Clearcoats are widely used in coatings markets such as industrial and architectural paints as an invisible top layer to protect the underlying paint coats from UV rays, dirt, and water. Indeed, paints in direct contact with rain or a high-humidity environment require extra protection against water penetration. Because of additional environmental regulations and recent market trends toward more sustainable technologies, solvent-based formulations that provide excellent water resistance are under scrutiny, and waterborne clearcoats have become more desirable.

Waterborne polymers used in clearcoats are environmentally friendly, easy to handle, relatively low in cost, and can be made with high-solids content through emulsion polymerization. Although surfactants and hydrophilic monomers are necessary during the latex synthesis to provide steric and/or electrostatic stabilization to the particles formed, their distribution during drying can impede the water resistance of the polymer films. The phenomenon of water whitening in polymer films has been mainly attributed to water molecules “clustering” near the polar constituents of the films, such as the surfactants and the hydrophilic monomers.^1-4 Moreover, during the film formation, surfactants can migrate toward interfaces, forming hydrophilic pockets within the polymer film or concentrate near the surface of the particles to create hydrophilic pathways throughout the film.^1-5 The water-swollen pockets scatter light and make the film appear cloudy or white.^6,7 To reduce the negative effects of conventional ionic surfactants on the water sensitivity of the latex films, polymerizable surfactants are used. These reactive surfactants polymerize with the monomers and are incorporated into the backbone of the polymer chains of the latex.

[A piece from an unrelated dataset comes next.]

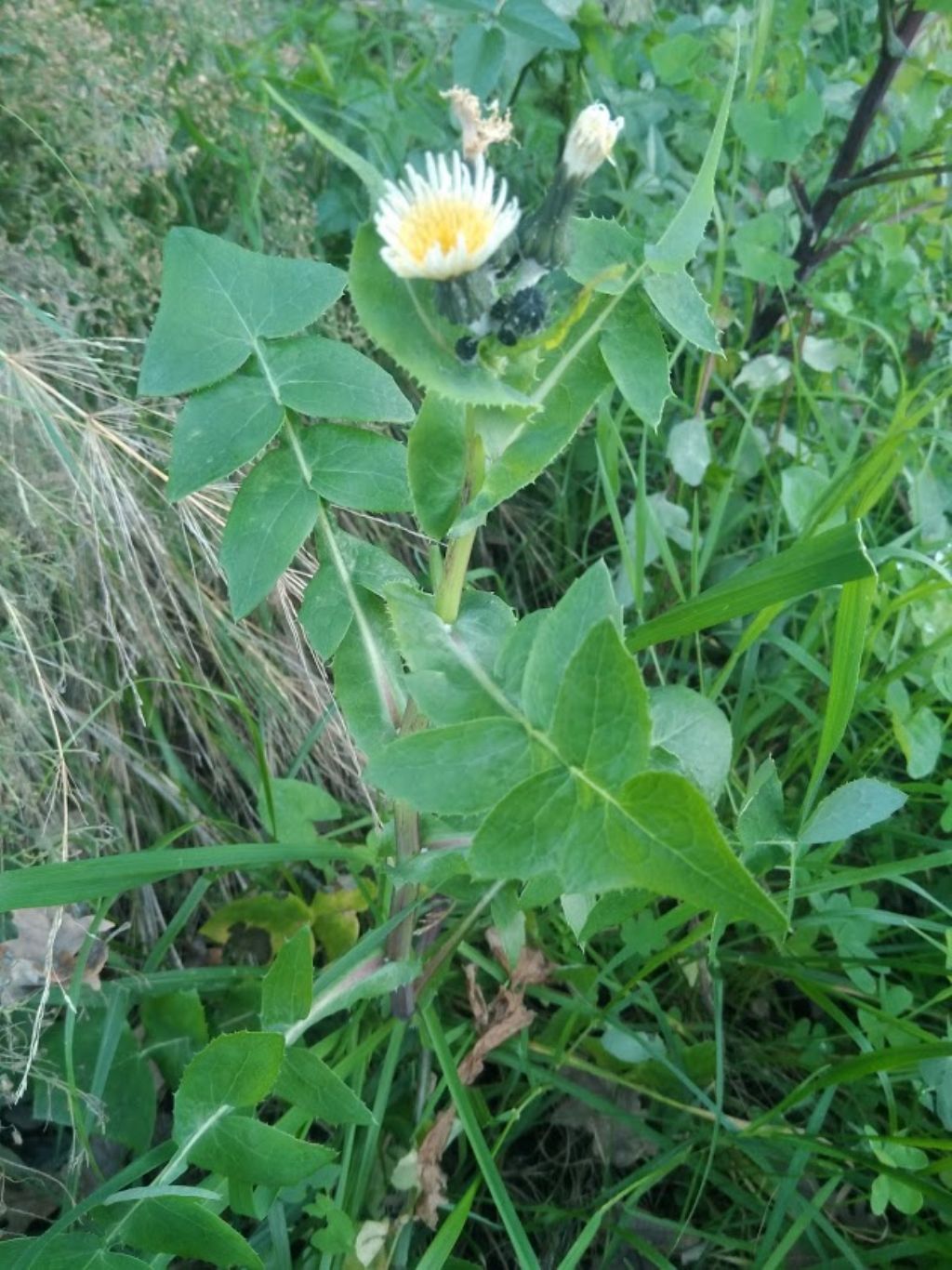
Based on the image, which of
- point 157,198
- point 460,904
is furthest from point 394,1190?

Polymerizable surfactants are then locked on the latex particles, and a better control of their distribution within the polymer film is achieved during drying because of the lack of both desorption from the latex particles and migration in the polymer film.^8-10 Although the mechanisms of water sensitivity of polymer films have been extensively studied before, to the best of our knowledge, a broad analysis of the water whitening and the water uptake of clear latex films as a function of T_g has not been reported to this date. The effect of the latex pH on the water whitening resistance of the final films was also studied. In addition, the effect of surfactant concentration on the latex films’ water-resistance properties was investigated. Finally, it was demonstrated that the polymerizable surfactants used in this study are almost fully converted during latex syntheses leaving very little unreacted surfactant in the dried polymer films, which enhances the water-resistance properties of thus films.

Materials and Methods

Materials

Methyl methacrylate (MMA), butyl acrylate (BA), and methacrylic acid (MAA) (99%, Sigma-Aldrich) were used as is. Surf1 (Syensqo), SLS (Syensqo), PolySurf1 (Syensqo), and PolySurf2 (Syensqo) were used as emulsifiers in the latex syntheses. Sodium bicarbonate (99.7%, Sigma-Aldrich) was used as a buffer in the preparation of the latex surfactant control. Ammonium persulfate (99.8%, Sigma) was used as an initiator in all latex synthesis. Deionized (DI) water was used throughout the work. Figure 1 presents the main characteristics of the surfactants used throughout this study.

FIGURE 1 (a) Surfactants’ physico-chemical properties; (b) concentrations.